Request: Format the items below as a Markdown table with the columns "No." and "Text", putting one line in each row and skipping blank lines. Begin at the line that contains "What length of" and continue through the final line of the items.

(Items from a data collection)
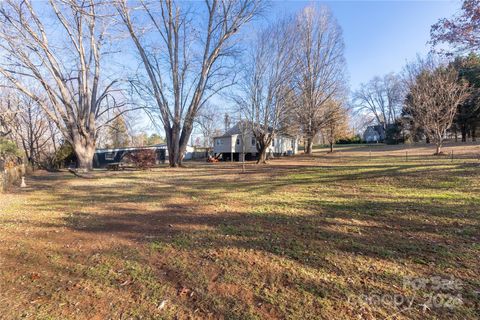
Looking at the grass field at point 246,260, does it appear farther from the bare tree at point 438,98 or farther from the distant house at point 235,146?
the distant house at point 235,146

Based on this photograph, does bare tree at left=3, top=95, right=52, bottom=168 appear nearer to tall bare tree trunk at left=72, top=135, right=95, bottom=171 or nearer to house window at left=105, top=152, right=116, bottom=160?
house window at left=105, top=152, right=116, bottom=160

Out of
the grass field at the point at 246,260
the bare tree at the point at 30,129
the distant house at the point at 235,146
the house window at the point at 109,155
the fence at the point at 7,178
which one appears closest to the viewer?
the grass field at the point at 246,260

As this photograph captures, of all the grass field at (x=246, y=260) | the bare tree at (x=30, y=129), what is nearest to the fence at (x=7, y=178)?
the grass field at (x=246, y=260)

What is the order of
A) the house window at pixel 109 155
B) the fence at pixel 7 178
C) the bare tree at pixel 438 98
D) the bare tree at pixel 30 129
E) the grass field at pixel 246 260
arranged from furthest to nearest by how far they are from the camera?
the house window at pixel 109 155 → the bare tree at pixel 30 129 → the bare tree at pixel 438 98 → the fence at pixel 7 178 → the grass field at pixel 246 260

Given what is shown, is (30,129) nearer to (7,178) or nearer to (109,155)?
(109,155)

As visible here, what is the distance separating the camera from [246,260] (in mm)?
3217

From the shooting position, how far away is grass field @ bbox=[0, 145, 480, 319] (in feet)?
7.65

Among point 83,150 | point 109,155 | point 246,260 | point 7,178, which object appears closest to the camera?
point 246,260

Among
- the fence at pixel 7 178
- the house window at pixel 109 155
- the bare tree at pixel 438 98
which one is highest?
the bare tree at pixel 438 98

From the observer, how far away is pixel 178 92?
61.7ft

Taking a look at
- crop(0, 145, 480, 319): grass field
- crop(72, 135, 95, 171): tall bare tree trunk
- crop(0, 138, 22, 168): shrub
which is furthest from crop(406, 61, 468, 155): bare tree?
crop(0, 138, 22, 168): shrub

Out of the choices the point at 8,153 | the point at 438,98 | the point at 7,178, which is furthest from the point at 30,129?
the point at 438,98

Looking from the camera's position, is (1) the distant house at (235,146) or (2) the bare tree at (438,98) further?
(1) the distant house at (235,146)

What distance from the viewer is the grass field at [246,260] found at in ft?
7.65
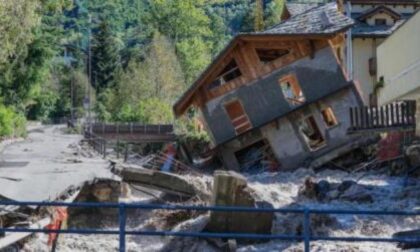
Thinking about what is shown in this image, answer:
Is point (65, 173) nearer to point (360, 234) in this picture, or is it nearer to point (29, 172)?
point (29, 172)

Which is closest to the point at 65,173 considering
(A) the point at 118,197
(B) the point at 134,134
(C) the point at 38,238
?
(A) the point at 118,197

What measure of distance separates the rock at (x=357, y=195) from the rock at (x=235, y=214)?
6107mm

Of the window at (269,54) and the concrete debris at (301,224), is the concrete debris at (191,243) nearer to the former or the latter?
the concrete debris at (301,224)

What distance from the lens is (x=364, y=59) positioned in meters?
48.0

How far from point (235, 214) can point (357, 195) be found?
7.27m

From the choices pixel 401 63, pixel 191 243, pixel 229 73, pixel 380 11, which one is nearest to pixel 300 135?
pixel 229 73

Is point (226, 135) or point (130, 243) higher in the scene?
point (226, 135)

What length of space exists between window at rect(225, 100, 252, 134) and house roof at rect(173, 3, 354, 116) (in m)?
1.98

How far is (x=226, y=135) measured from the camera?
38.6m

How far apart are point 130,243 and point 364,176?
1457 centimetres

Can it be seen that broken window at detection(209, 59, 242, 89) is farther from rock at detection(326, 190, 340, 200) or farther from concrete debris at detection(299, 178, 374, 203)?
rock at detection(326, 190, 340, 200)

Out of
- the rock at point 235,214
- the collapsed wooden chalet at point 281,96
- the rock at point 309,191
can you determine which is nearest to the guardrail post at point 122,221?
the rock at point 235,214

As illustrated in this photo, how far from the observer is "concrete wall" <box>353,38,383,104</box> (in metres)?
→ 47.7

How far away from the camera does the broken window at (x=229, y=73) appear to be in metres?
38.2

Correct response:
| No. | Text |
|---|---|
| 1 | What length of space exists between window at rect(225, 100, 252, 134) and house roof at rect(173, 3, 354, 116) (in m)? |
| 2 | 1.98 |
| 3 | How far is (x=226, y=135) measured from the camera? |
| 4 | 38.6m |
| 5 | How far apart are point 130,243 and point 364,176? |
| 6 | 1457 centimetres |
| 7 | Can it be seen that broken window at detection(209, 59, 242, 89) is farther from rock at detection(326, 190, 340, 200) or farther from concrete debris at detection(299, 178, 374, 203)? |
| 8 | rock at detection(326, 190, 340, 200) |
| 9 | Out of |
| 10 | - the rock at point 235,214 |
| 11 | - the collapsed wooden chalet at point 281,96 |
| 12 | - the rock at point 309,191 |
| 13 | can you determine which is nearest to the guardrail post at point 122,221? |
| 14 | the rock at point 235,214 |
| 15 | As illustrated in this photo, how far from the observer is "concrete wall" <box>353,38,383,104</box> (in metres)? |
| 16 | → 47.7 |
| 17 | How far away from the camera does the broken window at (x=229, y=73) appear to be in metres? |
| 18 | 38.2 |